A few of them eyed him strangely after the story conference, but no one said anything. Feeling slightly queasy, he returned to his office, speaking only to a couple of people on the way back. When he settled down behind his desk his thoughts were more than a little confused.
His researcher buzzed for admittance, and Rohrbach let him in.
“What is it, Danziger?”
“Sir. You remember that man you wanted me to try and trace? Anderson?”
Rohrbach looked up sharply, his mind now crystal clear. “Don’t tell me you found something on him?”

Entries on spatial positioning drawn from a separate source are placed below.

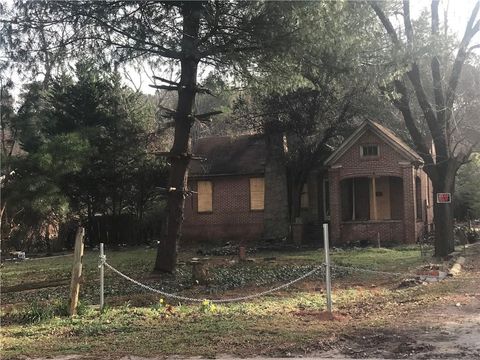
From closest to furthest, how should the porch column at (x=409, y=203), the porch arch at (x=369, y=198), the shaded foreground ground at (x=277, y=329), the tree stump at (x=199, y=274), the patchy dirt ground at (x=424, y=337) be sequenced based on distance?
the patchy dirt ground at (x=424, y=337)
the shaded foreground ground at (x=277, y=329)
the tree stump at (x=199, y=274)
the porch column at (x=409, y=203)
the porch arch at (x=369, y=198)

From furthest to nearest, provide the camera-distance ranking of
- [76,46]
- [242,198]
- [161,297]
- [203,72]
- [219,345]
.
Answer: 1. [242,198]
2. [203,72]
3. [76,46]
4. [161,297]
5. [219,345]

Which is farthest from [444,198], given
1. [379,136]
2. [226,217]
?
[226,217]

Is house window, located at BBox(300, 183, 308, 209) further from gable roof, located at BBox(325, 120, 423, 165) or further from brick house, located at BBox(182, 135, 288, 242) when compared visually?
gable roof, located at BBox(325, 120, 423, 165)

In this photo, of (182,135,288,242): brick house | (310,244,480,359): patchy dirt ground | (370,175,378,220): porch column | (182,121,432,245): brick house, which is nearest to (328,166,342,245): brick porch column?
(182,121,432,245): brick house

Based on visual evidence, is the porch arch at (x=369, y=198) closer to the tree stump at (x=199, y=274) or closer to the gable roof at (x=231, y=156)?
the gable roof at (x=231, y=156)

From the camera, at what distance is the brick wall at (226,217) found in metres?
31.0

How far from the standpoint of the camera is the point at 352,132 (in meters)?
28.8

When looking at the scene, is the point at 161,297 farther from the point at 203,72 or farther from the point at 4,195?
the point at 4,195

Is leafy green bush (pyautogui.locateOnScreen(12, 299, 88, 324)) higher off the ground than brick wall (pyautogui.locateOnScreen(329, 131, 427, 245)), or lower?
lower

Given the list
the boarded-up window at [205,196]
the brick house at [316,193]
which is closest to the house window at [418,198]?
the brick house at [316,193]

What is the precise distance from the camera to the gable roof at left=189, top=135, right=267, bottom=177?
102ft

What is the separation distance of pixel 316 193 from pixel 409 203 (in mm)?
5683

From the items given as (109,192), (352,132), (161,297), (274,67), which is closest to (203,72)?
(274,67)

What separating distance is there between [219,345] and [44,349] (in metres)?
2.37
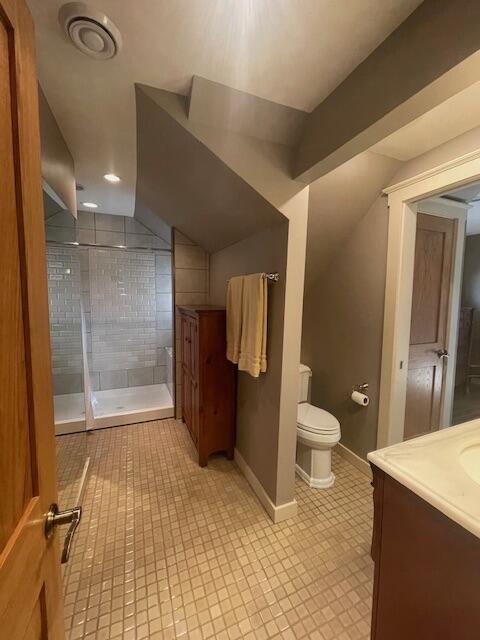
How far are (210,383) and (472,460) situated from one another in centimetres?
162

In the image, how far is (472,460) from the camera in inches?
38.9

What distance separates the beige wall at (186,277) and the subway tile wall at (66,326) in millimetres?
907

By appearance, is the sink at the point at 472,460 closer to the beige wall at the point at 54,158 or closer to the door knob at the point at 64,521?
the door knob at the point at 64,521

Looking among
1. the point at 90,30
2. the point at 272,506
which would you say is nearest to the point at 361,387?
the point at 272,506

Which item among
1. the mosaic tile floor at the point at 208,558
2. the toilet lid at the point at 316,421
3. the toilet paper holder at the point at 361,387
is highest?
the toilet paper holder at the point at 361,387

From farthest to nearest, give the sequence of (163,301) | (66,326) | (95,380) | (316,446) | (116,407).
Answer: (163,301), (95,380), (116,407), (66,326), (316,446)

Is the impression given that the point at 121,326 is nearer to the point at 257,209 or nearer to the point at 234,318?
the point at 234,318

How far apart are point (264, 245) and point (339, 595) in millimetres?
1907

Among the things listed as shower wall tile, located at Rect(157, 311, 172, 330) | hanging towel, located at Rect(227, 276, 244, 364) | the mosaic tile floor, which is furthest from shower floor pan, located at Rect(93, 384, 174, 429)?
hanging towel, located at Rect(227, 276, 244, 364)

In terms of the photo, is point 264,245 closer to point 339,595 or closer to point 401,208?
point 401,208

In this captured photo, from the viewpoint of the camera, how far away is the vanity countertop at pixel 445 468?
0.68m

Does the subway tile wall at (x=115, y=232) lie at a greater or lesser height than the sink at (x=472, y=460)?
greater

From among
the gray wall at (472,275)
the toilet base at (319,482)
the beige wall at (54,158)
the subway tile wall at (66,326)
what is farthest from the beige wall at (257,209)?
the gray wall at (472,275)

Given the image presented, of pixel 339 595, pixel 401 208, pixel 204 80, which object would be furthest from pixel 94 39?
pixel 339 595
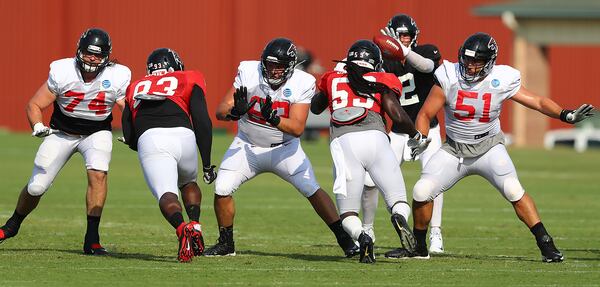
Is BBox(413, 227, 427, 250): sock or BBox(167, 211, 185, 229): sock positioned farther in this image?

The researcher looked pleased. “Actually it wasn’t that hard, sir. His connection with Elvis is more than peripheral.” While Rohrbach looked on, Danziger glanced down at the notepad he carried. “Apparently he’s quite well known in the business.”
“The ‘business’? You mean, movies?”
Danziger nodded. “Knew Elvis real well. Did ten—no, eleven films with him.”
Rohrbach hesitated. “He’s an actor?”
“Nope. And the operative verb is
was
. He passed away in December of 1991.”
Rohrbach said nothing, just sat there behind the big desk, gripping the edge with unconscious concentration.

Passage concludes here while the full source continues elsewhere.